Réforme des médias : le Sénégal crée le CNRM pour encadrer le numérique et l’intelligence artificielle

Le Sénégal engage une transformation majeure de son dispositif de régulation médiatique. Ce mardi 3 mars 2026, devant l’Assemblée nationale du Sénégal, le ministre de la Communication Alioune Sall a défendu un projet de loi instituant le Conseil National de Régulation des Médias, appelé à remplacer le Conseil national de régulation de l’audiovisuel.

Ce changement marque un tournant structurel. Jusqu’ici centré sur la régulation du secteur audiovisuel classique, le cadre légal s’élargit désormais à l’ensemble de l’écosystème informationnel. Le futur Conseil National de Régulation des Médias, ou CNRM, aura compétence sur la presse en ligne, les plateformes numériques, les réseaux sociaux, les créateurs de contenus et même les médias étrangers accessibles sur le territoire sénégalais. La réforme traduit la volonté des autorités d’adapter la régulation aux mutations profondes du paysage médiatique, dominé par la circulation instantanée de l’information et l’essor de l’intelligence artificielle.

Selon le ministre, cette évolution répond à une nécessité devenue urgente. Les phénomènes de désinformation, de manipulation algorithmique et de diffusion de contenus générés par intelligence artificielle, notamment les deep fakes, représentent de nouveaux défis pour la cohésion sociale et la stabilité institutionnelle. Le CNRM sera doté d’outils technologiques avancés pour identifier les campagnes coordonnées de désinformation, détecter les contenus falsifiés et exiger le retrait rapide de publications jugées illicites.

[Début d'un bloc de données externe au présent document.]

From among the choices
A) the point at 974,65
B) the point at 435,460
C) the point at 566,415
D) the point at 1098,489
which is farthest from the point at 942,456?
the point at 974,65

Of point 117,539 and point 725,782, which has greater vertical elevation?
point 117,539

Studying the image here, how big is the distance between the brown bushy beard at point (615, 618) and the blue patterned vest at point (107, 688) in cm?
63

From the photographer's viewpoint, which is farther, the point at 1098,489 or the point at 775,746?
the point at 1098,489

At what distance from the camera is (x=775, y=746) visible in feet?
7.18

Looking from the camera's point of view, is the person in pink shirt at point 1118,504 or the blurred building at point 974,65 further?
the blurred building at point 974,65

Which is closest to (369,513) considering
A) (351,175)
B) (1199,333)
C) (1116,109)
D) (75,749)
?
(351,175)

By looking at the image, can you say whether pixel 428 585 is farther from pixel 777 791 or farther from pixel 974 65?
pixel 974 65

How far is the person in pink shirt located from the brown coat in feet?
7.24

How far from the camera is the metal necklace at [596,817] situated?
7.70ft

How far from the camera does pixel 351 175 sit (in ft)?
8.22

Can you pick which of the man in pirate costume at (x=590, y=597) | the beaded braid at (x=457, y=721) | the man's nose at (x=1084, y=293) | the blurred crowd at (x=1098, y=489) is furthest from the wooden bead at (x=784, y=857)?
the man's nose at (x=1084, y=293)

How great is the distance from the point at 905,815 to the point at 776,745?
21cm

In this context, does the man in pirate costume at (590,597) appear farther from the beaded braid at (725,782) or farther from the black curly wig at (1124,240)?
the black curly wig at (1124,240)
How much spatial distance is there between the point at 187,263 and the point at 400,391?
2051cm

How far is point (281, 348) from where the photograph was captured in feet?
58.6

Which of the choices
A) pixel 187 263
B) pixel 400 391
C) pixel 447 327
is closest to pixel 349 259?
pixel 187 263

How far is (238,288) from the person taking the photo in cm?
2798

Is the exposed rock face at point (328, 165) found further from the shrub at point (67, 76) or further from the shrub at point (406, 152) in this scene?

Le texte prévoit également que l’autorité de régulation puisse adresser des injonctions aux grandes plateformes numériques, y compris celles dont le siège est établi hors du Sénégal, dès lors que leurs contenus sont accessibles au public sénégalais. Les sanctions annoncées se veulent graduées et proportionnées, allant de mises en demeure à des sanctions financières, tout en laissant ouvertes des voies de recours devant les juridictions compétentes afin de garantir les droits de la défense et le respect du contradictoire.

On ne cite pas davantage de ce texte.